The comments induced in me a moment of repentance. In his book, Intellectual Appetite , Paul Griffiths sets out to demolish the very basic assumption necessary to sustain the view, echoed by Fish, that plagiarism is theft. Griffiths shows, convincingly, I think, that the notion of knowledge as a possession—as something I can own and therefore can be stolen—is perverse.

I feel penitent, because I wrote Griffiths, criticizing him for demolishing a straw man. People don’t think of plagiarism as stealing, I said. Most see that its a matter of intellectual honesty, not intellectual theft.

I see now that I was mistaken. Many, perhaps most, seem in the thrall of a view that plagiarism is akin to embezzlement or bank robbery.

This can’t be right. As many pointed out in their comments yesterday, it’s very difficult to avoid “stealing,” because writing, at least in most classes in the humanities, involves reacting to and thinking about what others have already said. Indeed, someone pointed out that Asian students are trained to write papers by stringing together paraphrases of lectures or assigned material.

I had an Asian student years ago. I saw what he was doing, which was obviously not an act of academic dishonesty. He was demonstrating his command of the material. But that’s the point. His command, not somebody else’s. If he had paid someone else to write exactly the same paper, then I’m quite sure his teachers in Korea, had they known, would have punished him. Why? Because his paper would have existed solely to perpetrate a falsehood—the falsehood that he had written the paraphrases.

I chuckle when my students anxiously cite me (Reno, lecture 9/5/09). I know what I’ve said, and I can tell when students are using the lecture to try to say something on their own, and when they are paraphrasing me extensively to fill up the five page assignment with the illusion of thought, or more precisely, the illusion that they have had thoughts.

When a student cuts and pastes from the Internet to construct a paper, it’s akin to paying someone else to take the MCAT. It’s not theft. It’s a lie, an attempt to put some form of intellectual creativity, competence, or effort forward as one’s own, when, in fact, it isn’t.

If we see that plagiarism is a matter of dishonesty, then we can free ourselves from the legalistic mentality that seems to be taking hold, fueled, perhaps, by the desire of academic administrators to have “objective” standards that help them evade the need to exercise professional judgment.

A lie requires both falsehood and the intent to deceive. So does plagiarism, which is why bright young freshman who don’t know that they are reinventing Nietzsche or Camus or whatever are not plagiarizing. That’s why my Korean student was not plagiarizing. (I met with him and explained that American education seeks something different from students.)

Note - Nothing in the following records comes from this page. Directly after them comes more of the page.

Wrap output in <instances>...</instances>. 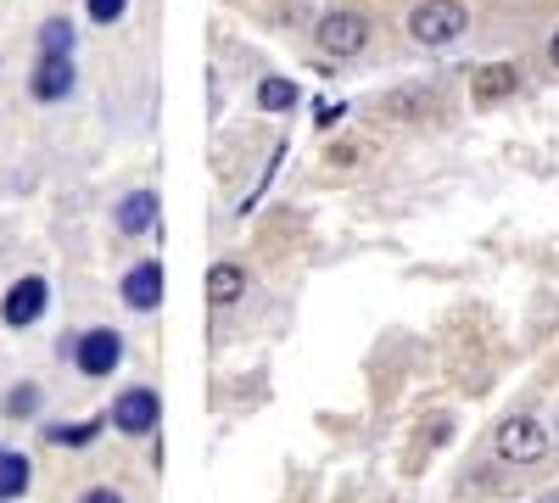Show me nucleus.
<instances>
[{"mask_svg":"<svg viewBox=\"0 0 559 503\" xmlns=\"http://www.w3.org/2000/svg\"><path fill=\"white\" fill-rule=\"evenodd\" d=\"M28 487H34V459H28V453H7V447H0V503L23 498Z\"/></svg>","mask_w":559,"mask_h":503,"instance_id":"nucleus-12","label":"nucleus"},{"mask_svg":"<svg viewBox=\"0 0 559 503\" xmlns=\"http://www.w3.org/2000/svg\"><path fill=\"white\" fill-rule=\"evenodd\" d=\"M543 503H559V492H548V498H543Z\"/></svg>","mask_w":559,"mask_h":503,"instance_id":"nucleus-24","label":"nucleus"},{"mask_svg":"<svg viewBox=\"0 0 559 503\" xmlns=\"http://www.w3.org/2000/svg\"><path fill=\"white\" fill-rule=\"evenodd\" d=\"M45 308H51V280H45V274H23V280H12L7 297H0V319H7V331L39 325Z\"/></svg>","mask_w":559,"mask_h":503,"instance_id":"nucleus-6","label":"nucleus"},{"mask_svg":"<svg viewBox=\"0 0 559 503\" xmlns=\"http://www.w3.org/2000/svg\"><path fill=\"white\" fill-rule=\"evenodd\" d=\"M73 45H79V34H73L68 17H45L39 23V57H73Z\"/></svg>","mask_w":559,"mask_h":503,"instance_id":"nucleus-14","label":"nucleus"},{"mask_svg":"<svg viewBox=\"0 0 559 503\" xmlns=\"http://www.w3.org/2000/svg\"><path fill=\"white\" fill-rule=\"evenodd\" d=\"M118 297H123L129 313H157V308H163V263H157V258H140V263L123 274Z\"/></svg>","mask_w":559,"mask_h":503,"instance_id":"nucleus-7","label":"nucleus"},{"mask_svg":"<svg viewBox=\"0 0 559 503\" xmlns=\"http://www.w3.org/2000/svg\"><path fill=\"white\" fill-rule=\"evenodd\" d=\"M73 84H79L73 57H39L34 73H28V96L51 107V101H68V96H73Z\"/></svg>","mask_w":559,"mask_h":503,"instance_id":"nucleus-8","label":"nucleus"},{"mask_svg":"<svg viewBox=\"0 0 559 503\" xmlns=\"http://www.w3.org/2000/svg\"><path fill=\"white\" fill-rule=\"evenodd\" d=\"M62 352H73V363H79V375L84 381H107V375H118V363H123V336L112 331V325H90L73 347H62Z\"/></svg>","mask_w":559,"mask_h":503,"instance_id":"nucleus-3","label":"nucleus"},{"mask_svg":"<svg viewBox=\"0 0 559 503\" xmlns=\"http://www.w3.org/2000/svg\"><path fill=\"white\" fill-rule=\"evenodd\" d=\"M280 152H286V141H280V146H274V157H269V173H274V163H280ZM269 173H263V179H269ZM258 196H263V185H258V191H252V196L241 202V218H247V213L258 207Z\"/></svg>","mask_w":559,"mask_h":503,"instance_id":"nucleus-22","label":"nucleus"},{"mask_svg":"<svg viewBox=\"0 0 559 503\" xmlns=\"http://www.w3.org/2000/svg\"><path fill=\"white\" fill-rule=\"evenodd\" d=\"M408 39L426 45V51H442V45H453L464 28H471V7L464 0H414L408 17H403Z\"/></svg>","mask_w":559,"mask_h":503,"instance_id":"nucleus-1","label":"nucleus"},{"mask_svg":"<svg viewBox=\"0 0 559 503\" xmlns=\"http://www.w3.org/2000/svg\"><path fill=\"white\" fill-rule=\"evenodd\" d=\"M369 39H376V23H369V12L358 7H342V12H324L313 23V45H319V57H331V62H353L369 51Z\"/></svg>","mask_w":559,"mask_h":503,"instance_id":"nucleus-2","label":"nucleus"},{"mask_svg":"<svg viewBox=\"0 0 559 503\" xmlns=\"http://www.w3.org/2000/svg\"><path fill=\"white\" fill-rule=\"evenodd\" d=\"M521 89V68L515 62H487V68H476L471 73V101L476 107H498V101H509Z\"/></svg>","mask_w":559,"mask_h":503,"instance_id":"nucleus-9","label":"nucleus"},{"mask_svg":"<svg viewBox=\"0 0 559 503\" xmlns=\"http://www.w3.org/2000/svg\"><path fill=\"white\" fill-rule=\"evenodd\" d=\"M112 224H118V236H152L157 230V191H129L118 207H112Z\"/></svg>","mask_w":559,"mask_h":503,"instance_id":"nucleus-10","label":"nucleus"},{"mask_svg":"<svg viewBox=\"0 0 559 503\" xmlns=\"http://www.w3.org/2000/svg\"><path fill=\"white\" fill-rule=\"evenodd\" d=\"M157 420H163V397H157L152 386H129V392H118L112 408H107V426H112L118 436H152Z\"/></svg>","mask_w":559,"mask_h":503,"instance_id":"nucleus-5","label":"nucleus"},{"mask_svg":"<svg viewBox=\"0 0 559 503\" xmlns=\"http://www.w3.org/2000/svg\"><path fill=\"white\" fill-rule=\"evenodd\" d=\"M39 397H45L39 386H12L7 392V420H34L39 415Z\"/></svg>","mask_w":559,"mask_h":503,"instance_id":"nucleus-17","label":"nucleus"},{"mask_svg":"<svg viewBox=\"0 0 559 503\" xmlns=\"http://www.w3.org/2000/svg\"><path fill=\"white\" fill-rule=\"evenodd\" d=\"M102 426H107V415H102V420H84V426H51L45 436L62 442V447H84V442H96V436H102Z\"/></svg>","mask_w":559,"mask_h":503,"instance_id":"nucleus-16","label":"nucleus"},{"mask_svg":"<svg viewBox=\"0 0 559 503\" xmlns=\"http://www.w3.org/2000/svg\"><path fill=\"white\" fill-rule=\"evenodd\" d=\"M73 503H123V492H118V487H90V492H79Z\"/></svg>","mask_w":559,"mask_h":503,"instance_id":"nucleus-20","label":"nucleus"},{"mask_svg":"<svg viewBox=\"0 0 559 503\" xmlns=\"http://www.w3.org/2000/svg\"><path fill=\"white\" fill-rule=\"evenodd\" d=\"M297 101H302L297 79H286V73H269V79H258V107H263V112H292Z\"/></svg>","mask_w":559,"mask_h":503,"instance_id":"nucleus-13","label":"nucleus"},{"mask_svg":"<svg viewBox=\"0 0 559 503\" xmlns=\"http://www.w3.org/2000/svg\"><path fill=\"white\" fill-rule=\"evenodd\" d=\"M426 107H437V96H431V89H392V96H386V112L392 118H419V112H426Z\"/></svg>","mask_w":559,"mask_h":503,"instance_id":"nucleus-15","label":"nucleus"},{"mask_svg":"<svg viewBox=\"0 0 559 503\" xmlns=\"http://www.w3.org/2000/svg\"><path fill=\"white\" fill-rule=\"evenodd\" d=\"M123 12H129V0H84V17L102 23V28H112Z\"/></svg>","mask_w":559,"mask_h":503,"instance_id":"nucleus-18","label":"nucleus"},{"mask_svg":"<svg viewBox=\"0 0 559 503\" xmlns=\"http://www.w3.org/2000/svg\"><path fill=\"white\" fill-rule=\"evenodd\" d=\"M241 297H247V268L229 263V258L213 263V268H207V302H213V308H229V302H241Z\"/></svg>","mask_w":559,"mask_h":503,"instance_id":"nucleus-11","label":"nucleus"},{"mask_svg":"<svg viewBox=\"0 0 559 503\" xmlns=\"http://www.w3.org/2000/svg\"><path fill=\"white\" fill-rule=\"evenodd\" d=\"M358 152H364V146L342 141V146H331V152H324V163H331V168H353V163H358Z\"/></svg>","mask_w":559,"mask_h":503,"instance_id":"nucleus-19","label":"nucleus"},{"mask_svg":"<svg viewBox=\"0 0 559 503\" xmlns=\"http://www.w3.org/2000/svg\"><path fill=\"white\" fill-rule=\"evenodd\" d=\"M548 431H543V420H532V415H509V420H498V431H492V447H498V459L503 465H537L543 453H548Z\"/></svg>","mask_w":559,"mask_h":503,"instance_id":"nucleus-4","label":"nucleus"},{"mask_svg":"<svg viewBox=\"0 0 559 503\" xmlns=\"http://www.w3.org/2000/svg\"><path fill=\"white\" fill-rule=\"evenodd\" d=\"M313 118H319V129H331V123H342V118H347V107H342V101H324Z\"/></svg>","mask_w":559,"mask_h":503,"instance_id":"nucleus-21","label":"nucleus"},{"mask_svg":"<svg viewBox=\"0 0 559 503\" xmlns=\"http://www.w3.org/2000/svg\"><path fill=\"white\" fill-rule=\"evenodd\" d=\"M543 57H548V68H554V73H559V28H554V34H548V51H543Z\"/></svg>","mask_w":559,"mask_h":503,"instance_id":"nucleus-23","label":"nucleus"}]
</instances>
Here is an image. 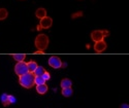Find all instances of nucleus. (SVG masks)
<instances>
[{"label":"nucleus","mask_w":129,"mask_h":108,"mask_svg":"<svg viewBox=\"0 0 129 108\" xmlns=\"http://www.w3.org/2000/svg\"><path fill=\"white\" fill-rule=\"evenodd\" d=\"M19 77H20L19 78L20 84L25 89H31L32 86L35 84V82H34L35 75L33 73H31V72H28V73L22 75V76H19Z\"/></svg>","instance_id":"obj_1"},{"label":"nucleus","mask_w":129,"mask_h":108,"mask_svg":"<svg viewBox=\"0 0 129 108\" xmlns=\"http://www.w3.org/2000/svg\"><path fill=\"white\" fill-rule=\"evenodd\" d=\"M49 45V37L46 34H39L35 38V46L38 50L44 51Z\"/></svg>","instance_id":"obj_2"},{"label":"nucleus","mask_w":129,"mask_h":108,"mask_svg":"<svg viewBox=\"0 0 129 108\" xmlns=\"http://www.w3.org/2000/svg\"><path fill=\"white\" fill-rule=\"evenodd\" d=\"M15 72L17 75L19 76H22V75L28 73V66H27V63H25L24 61L23 62H18L15 66Z\"/></svg>","instance_id":"obj_3"},{"label":"nucleus","mask_w":129,"mask_h":108,"mask_svg":"<svg viewBox=\"0 0 129 108\" xmlns=\"http://www.w3.org/2000/svg\"><path fill=\"white\" fill-rule=\"evenodd\" d=\"M49 65L51 67L55 68V69H58V68H61V65H62V62L60 60V58L56 57V56H53L49 59Z\"/></svg>","instance_id":"obj_4"},{"label":"nucleus","mask_w":129,"mask_h":108,"mask_svg":"<svg viewBox=\"0 0 129 108\" xmlns=\"http://www.w3.org/2000/svg\"><path fill=\"white\" fill-rule=\"evenodd\" d=\"M52 24H53L52 18H50V17H45L44 19L40 20V23H39L38 26L40 27V29H48V28H50V27L52 26Z\"/></svg>","instance_id":"obj_5"},{"label":"nucleus","mask_w":129,"mask_h":108,"mask_svg":"<svg viewBox=\"0 0 129 108\" xmlns=\"http://www.w3.org/2000/svg\"><path fill=\"white\" fill-rule=\"evenodd\" d=\"M91 38H92V40L95 41V42L103 40L104 36H103V34H102V30H95V31H93L92 33H91Z\"/></svg>","instance_id":"obj_6"},{"label":"nucleus","mask_w":129,"mask_h":108,"mask_svg":"<svg viewBox=\"0 0 129 108\" xmlns=\"http://www.w3.org/2000/svg\"><path fill=\"white\" fill-rule=\"evenodd\" d=\"M105 48H106V43H105L103 40L95 42V45H94V49H95V51H97V52H102Z\"/></svg>","instance_id":"obj_7"},{"label":"nucleus","mask_w":129,"mask_h":108,"mask_svg":"<svg viewBox=\"0 0 129 108\" xmlns=\"http://www.w3.org/2000/svg\"><path fill=\"white\" fill-rule=\"evenodd\" d=\"M35 16H36V18H38V19H40V20L44 19L45 17H47V10H46L45 8L40 7V8H38V9H36Z\"/></svg>","instance_id":"obj_8"},{"label":"nucleus","mask_w":129,"mask_h":108,"mask_svg":"<svg viewBox=\"0 0 129 108\" xmlns=\"http://www.w3.org/2000/svg\"><path fill=\"white\" fill-rule=\"evenodd\" d=\"M36 91H37L38 94L44 95V94H46V93L48 92V85H47L46 83H44V84H39V85L36 86Z\"/></svg>","instance_id":"obj_9"},{"label":"nucleus","mask_w":129,"mask_h":108,"mask_svg":"<svg viewBox=\"0 0 129 108\" xmlns=\"http://www.w3.org/2000/svg\"><path fill=\"white\" fill-rule=\"evenodd\" d=\"M27 66H28V71L31 72V73H33L35 71V69L37 68L38 65H37V63L35 61H30V62L27 63Z\"/></svg>","instance_id":"obj_10"},{"label":"nucleus","mask_w":129,"mask_h":108,"mask_svg":"<svg viewBox=\"0 0 129 108\" xmlns=\"http://www.w3.org/2000/svg\"><path fill=\"white\" fill-rule=\"evenodd\" d=\"M47 70L42 67V66H37V68L35 69V71L33 72V74L35 75V76H42V75L45 74V72H46Z\"/></svg>","instance_id":"obj_11"},{"label":"nucleus","mask_w":129,"mask_h":108,"mask_svg":"<svg viewBox=\"0 0 129 108\" xmlns=\"http://www.w3.org/2000/svg\"><path fill=\"white\" fill-rule=\"evenodd\" d=\"M71 85H72V82H71L70 79H68V78H64V79H62V81H61V88H62V89L71 88Z\"/></svg>","instance_id":"obj_12"},{"label":"nucleus","mask_w":129,"mask_h":108,"mask_svg":"<svg viewBox=\"0 0 129 108\" xmlns=\"http://www.w3.org/2000/svg\"><path fill=\"white\" fill-rule=\"evenodd\" d=\"M73 94V91L71 88H65V89H62V95L64 97H71Z\"/></svg>","instance_id":"obj_13"},{"label":"nucleus","mask_w":129,"mask_h":108,"mask_svg":"<svg viewBox=\"0 0 129 108\" xmlns=\"http://www.w3.org/2000/svg\"><path fill=\"white\" fill-rule=\"evenodd\" d=\"M13 57L17 62H23L26 58V55H24V53H16V55H13Z\"/></svg>","instance_id":"obj_14"},{"label":"nucleus","mask_w":129,"mask_h":108,"mask_svg":"<svg viewBox=\"0 0 129 108\" xmlns=\"http://www.w3.org/2000/svg\"><path fill=\"white\" fill-rule=\"evenodd\" d=\"M1 102L3 104V106H8L10 103H9V100H8V95L7 94H3L1 96Z\"/></svg>","instance_id":"obj_15"},{"label":"nucleus","mask_w":129,"mask_h":108,"mask_svg":"<svg viewBox=\"0 0 129 108\" xmlns=\"http://www.w3.org/2000/svg\"><path fill=\"white\" fill-rule=\"evenodd\" d=\"M7 10L5 8H0V21H2V20H5L7 18Z\"/></svg>","instance_id":"obj_16"},{"label":"nucleus","mask_w":129,"mask_h":108,"mask_svg":"<svg viewBox=\"0 0 129 108\" xmlns=\"http://www.w3.org/2000/svg\"><path fill=\"white\" fill-rule=\"evenodd\" d=\"M34 82L36 85H39V84H44L46 83V80L42 76H35V79H34Z\"/></svg>","instance_id":"obj_17"},{"label":"nucleus","mask_w":129,"mask_h":108,"mask_svg":"<svg viewBox=\"0 0 129 108\" xmlns=\"http://www.w3.org/2000/svg\"><path fill=\"white\" fill-rule=\"evenodd\" d=\"M82 16H83V12H78V13H74V14L71 16V18H72V19H76V18L82 17Z\"/></svg>","instance_id":"obj_18"},{"label":"nucleus","mask_w":129,"mask_h":108,"mask_svg":"<svg viewBox=\"0 0 129 108\" xmlns=\"http://www.w3.org/2000/svg\"><path fill=\"white\" fill-rule=\"evenodd\" d=\"M42 77L45 78V80H49V79L51 78V74H50L48 71H46V72H45V74L42 75Z\"/></svg>","instance_id":"obj_19"},{"label":"nucleus","mask_w":129,"mask_h":108,"mask_svg":"<svg viewBox=\"0 0 129 108\" xmlns=\"http://www.w3.org/2000/svg\"><path fill=\"white\" fill-rule=\"evenodd\" d=\"M8 100H9V103L10 104H13V103L16 102V98H15L14 96H12V95H8Z\"/></svg>","instance_id":"obj_20"},{"label":"nucleus","mask_w":129,"mask_h":108,"mask_svg":"<svg viewBox=\"0 0 129 108\" xmlns=\"http://www.w3.org/2000/svg\"><path fill=\"white\" fill-rule=\"evenodd\" d=\"M102 34H103L104 37H106V36H109V35H110V32L107 31V30H102Z\"/></svg>","instance_id":"obj_21"},{"label":"nucleus","mask_w":129,"mask_h":108,"mask_svg":"<svg viewBox=\"0 0 129 108\" xmlns=\"http://www.w3.org/2000/svg\"><path fill=\"white\" fill-rule=\"evenodd\" d=\"M120 108H129V106H128V104L124 103V104H122V105L120 106Z\"/></svg>","instance_id":"obj_22"},{"label":"nucleus","mask_w":129,"mask_h":108,"mask_svg":"<svg viewBox=\"0 0 129 108\" xmlns=\"http://www.w3.org/2000/svg\"><path fill=\"white\" fill-rule=\"evenodd\" d=\"M66 66H67V64H66V63H62V65H61V67H62V68H65Z\"/></svg>","instance_id":"obj_23"}]
</instances>
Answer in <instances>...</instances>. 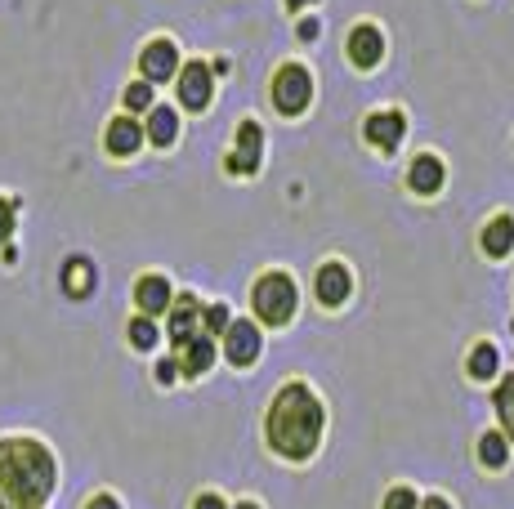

Unlike Stanley Fish, who likens plagiarism to violating the rules of golf, I think it is a very serious problem, because it has to do with the integrity of communication and the trustworthiness of persons. Education has a moral dimension in large part because there are profound moral dimensions to intellectual work, as there are to all significant human activities. Lying—about what you’ve written, about data, about credentials—corrupts the academic community at a basic level.